1956: The World in Revolt; 1956: The Year That Changed Britain; 1966: The Year the Decade Exploded – review

by
Ian Thomson
from on (#TQB8)
Three books about the postwar era - by Simon Hall, Francis Beckett and Tony Russell, and Jon Savage - chart the end of the 'great greyness'

Historians love to identify a particular year as world-shaking or otherwise important, and write a book about it. Recently, popular histories have appeared of 1913 (the "year before the storm"), 1968 ("the year of revolt"), and 1980 (the "year of free markets"). By comparison, the 1950s remain oddly neglected. Perhaps the decade is seen as too dreary or drab to have diverted the course of history decisively. Certainly 1950s Britain was a derelict, half-ruined place, where railway carriages were black with grime and bomb damage showed in the big cities. It was the world of the screenwriter Dennis Potter's "great greyness" - the "feeling of the flatness and bleakness of everyday England".

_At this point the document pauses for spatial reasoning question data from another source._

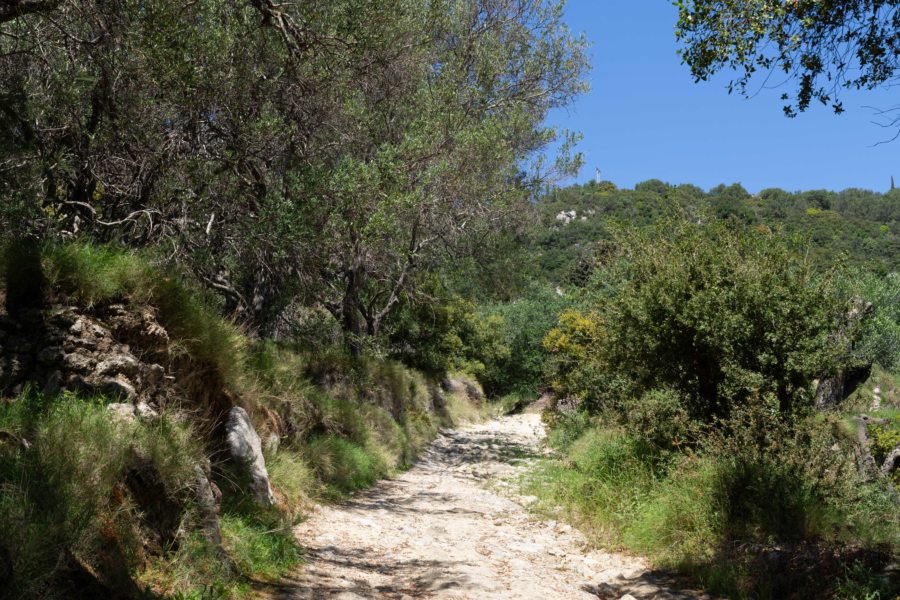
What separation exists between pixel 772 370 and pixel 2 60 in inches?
459

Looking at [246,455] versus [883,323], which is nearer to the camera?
[246,455]

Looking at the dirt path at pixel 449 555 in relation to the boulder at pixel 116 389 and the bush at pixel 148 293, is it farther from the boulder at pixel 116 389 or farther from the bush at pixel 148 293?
the bush at pixel 148 293

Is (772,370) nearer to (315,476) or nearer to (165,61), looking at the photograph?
(315,476)

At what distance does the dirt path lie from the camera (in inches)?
232

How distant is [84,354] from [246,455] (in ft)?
6.27

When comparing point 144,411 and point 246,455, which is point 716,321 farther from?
point 144,411

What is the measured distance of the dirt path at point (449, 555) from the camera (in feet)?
19.4

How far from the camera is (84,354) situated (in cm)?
543

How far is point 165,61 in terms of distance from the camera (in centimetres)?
816

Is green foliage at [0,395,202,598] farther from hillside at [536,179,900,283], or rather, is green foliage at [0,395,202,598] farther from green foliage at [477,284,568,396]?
hillside at [536,179,900,283]

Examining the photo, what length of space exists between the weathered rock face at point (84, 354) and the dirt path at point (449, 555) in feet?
7.17

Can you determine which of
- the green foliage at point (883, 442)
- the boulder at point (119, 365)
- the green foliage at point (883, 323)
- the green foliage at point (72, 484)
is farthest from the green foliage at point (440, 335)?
the green foliage at point (72, 484)

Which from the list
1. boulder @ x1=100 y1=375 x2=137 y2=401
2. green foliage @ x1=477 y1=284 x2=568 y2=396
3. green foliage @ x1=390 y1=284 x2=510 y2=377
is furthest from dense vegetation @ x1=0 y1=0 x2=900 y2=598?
green foliage @ x1=477 y1=284 x2=568 y2=396

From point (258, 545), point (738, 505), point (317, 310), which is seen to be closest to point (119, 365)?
point (258, 545)
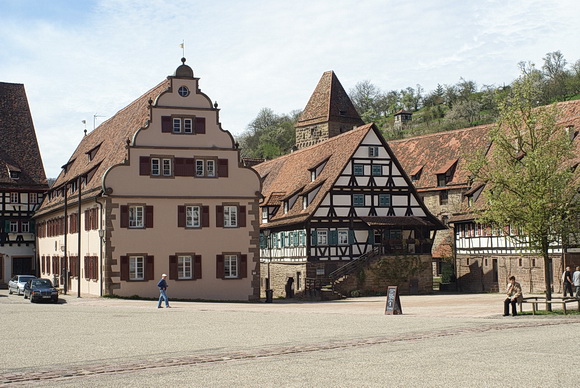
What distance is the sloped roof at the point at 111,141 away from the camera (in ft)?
148

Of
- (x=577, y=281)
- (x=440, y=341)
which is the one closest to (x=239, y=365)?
(x=440, y=341)

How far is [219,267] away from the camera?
4353 centimetres

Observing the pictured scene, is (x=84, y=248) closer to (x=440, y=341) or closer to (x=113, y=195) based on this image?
(x=113, y=195)

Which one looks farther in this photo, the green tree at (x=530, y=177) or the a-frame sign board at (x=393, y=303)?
the a-frame sign board at (x=393, y=303)

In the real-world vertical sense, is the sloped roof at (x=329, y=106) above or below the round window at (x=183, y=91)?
above

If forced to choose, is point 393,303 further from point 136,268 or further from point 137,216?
point 137,216

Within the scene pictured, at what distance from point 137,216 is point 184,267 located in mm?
3810

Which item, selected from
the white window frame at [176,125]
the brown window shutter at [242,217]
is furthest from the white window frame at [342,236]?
the white window frame at [176,125]

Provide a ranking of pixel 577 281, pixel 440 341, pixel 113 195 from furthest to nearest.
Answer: pixel 113 195 → pixel 577 281 → pixel 440 341

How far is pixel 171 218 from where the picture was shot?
140 ft

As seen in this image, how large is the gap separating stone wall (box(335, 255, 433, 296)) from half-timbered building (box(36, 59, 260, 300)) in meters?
7.09

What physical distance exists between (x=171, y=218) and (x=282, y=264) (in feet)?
42.7

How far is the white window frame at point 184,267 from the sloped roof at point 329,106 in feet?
133

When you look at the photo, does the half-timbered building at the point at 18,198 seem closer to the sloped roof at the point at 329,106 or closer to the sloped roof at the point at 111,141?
the sloped roof at the point at 111,141
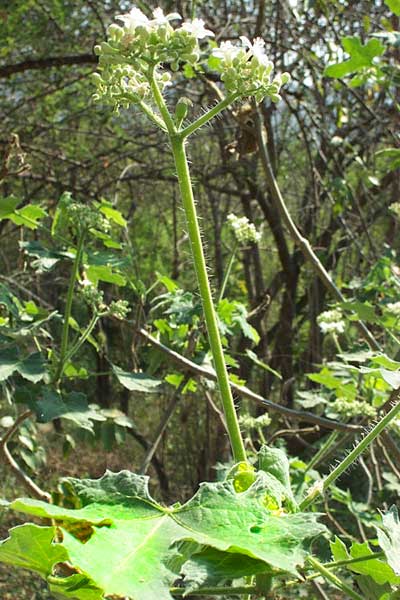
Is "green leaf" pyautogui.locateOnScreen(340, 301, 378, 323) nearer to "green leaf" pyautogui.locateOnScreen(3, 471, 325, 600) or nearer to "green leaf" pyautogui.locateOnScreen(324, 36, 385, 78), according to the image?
"green leaf" pyautogui.locateOnScreen(324, 36, 385, 78)

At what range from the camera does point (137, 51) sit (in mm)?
1107

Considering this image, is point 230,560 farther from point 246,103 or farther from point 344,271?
point 344,271

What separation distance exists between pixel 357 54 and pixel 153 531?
1802 millimetres

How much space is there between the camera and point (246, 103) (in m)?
2.77

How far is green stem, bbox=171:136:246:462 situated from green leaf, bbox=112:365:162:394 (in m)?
1.12

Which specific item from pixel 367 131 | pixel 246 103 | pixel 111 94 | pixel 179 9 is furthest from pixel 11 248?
pixel 111 94

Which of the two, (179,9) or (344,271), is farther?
(344,271)

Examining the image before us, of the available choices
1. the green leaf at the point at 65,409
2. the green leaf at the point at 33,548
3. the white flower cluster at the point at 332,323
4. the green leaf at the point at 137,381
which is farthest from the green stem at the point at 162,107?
the white flower cluster at the point at 332,323

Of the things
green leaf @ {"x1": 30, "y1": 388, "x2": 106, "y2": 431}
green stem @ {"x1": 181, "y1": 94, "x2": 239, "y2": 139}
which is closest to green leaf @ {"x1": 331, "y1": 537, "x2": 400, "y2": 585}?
green stem @ {"x1": 181, "y1": 94, "x2": 239, "y2": 139}

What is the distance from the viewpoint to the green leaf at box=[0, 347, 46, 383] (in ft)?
6.55

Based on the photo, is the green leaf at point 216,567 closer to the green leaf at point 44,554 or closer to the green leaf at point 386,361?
the green leaf at point 44,554

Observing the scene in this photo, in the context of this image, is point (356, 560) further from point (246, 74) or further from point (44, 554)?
point (246, 74)

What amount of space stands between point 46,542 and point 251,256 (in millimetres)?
5398

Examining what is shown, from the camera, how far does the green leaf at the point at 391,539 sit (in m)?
1.04
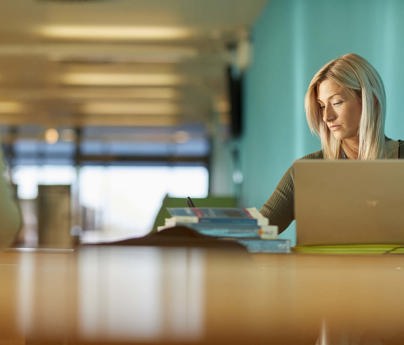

In fact, Britain was on the cusp of tumultuous change in the 1950s. It was then that the sound barrier was finally broken and an "Elizabethan" age of aeronautical pre-eminence beckoned. Hair-raising cockpit dramas occurred as aviators were killed in engine flame-outs or were vaporised on impact with the countryside. Nevertheless, from these 1950s jet age catastrophes designers and engineers learned how to make commercial flight safe for us today. The science and aesthetics of faster-than-sound flight is a story that deserves to be told.